According to the latest available Canada Alcohol and Drug Use Monitoring Survey the following statistics show some alarming trends but also some reasons for optimism.
- Canada alcohol use by teens has decreased since previous years. In 2004 more than 82% of Canadian teens reported using alcohol but in 2011 only a little over 70% of teens reported this activity.
- The use of cannabis in the last year has been reduced for both sexes and most age groups. This rate dropped roughly 6% for males in the last 5 years, and around 4% for females during the same time period. In teens and young adults who are between the ages of 15 and 24 years old the use of cannabis dropped by more than 15% from 2006 and 2011. This shows that prevention efforts are having an effect.
- Canada alcohol and drug use among teens is still very high when compared to previous levels.

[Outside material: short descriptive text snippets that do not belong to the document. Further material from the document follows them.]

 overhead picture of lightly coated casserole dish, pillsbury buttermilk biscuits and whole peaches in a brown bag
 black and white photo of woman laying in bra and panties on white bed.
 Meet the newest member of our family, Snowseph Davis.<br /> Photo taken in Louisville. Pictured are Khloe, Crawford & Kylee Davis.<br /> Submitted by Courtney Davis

When marijuana use is excluded the Canada Alcohol and Drug Use Monitoring Survey shows that the rate of use among teens is a little under 5% in 2011 compared to just over 1% half a decade ago.
- Alcohol use among Canadians who are at least 15 years old has not gone up or down but has stayed relatively stable, but the rate is still high at close to 78% of Canada’s population reporting at least one drink in the last month.
- The rate of psychoactive prescription medication abuse in the last year has actually gone down , dropping from a high in 2010 of 26% to a little under 23% in 2011.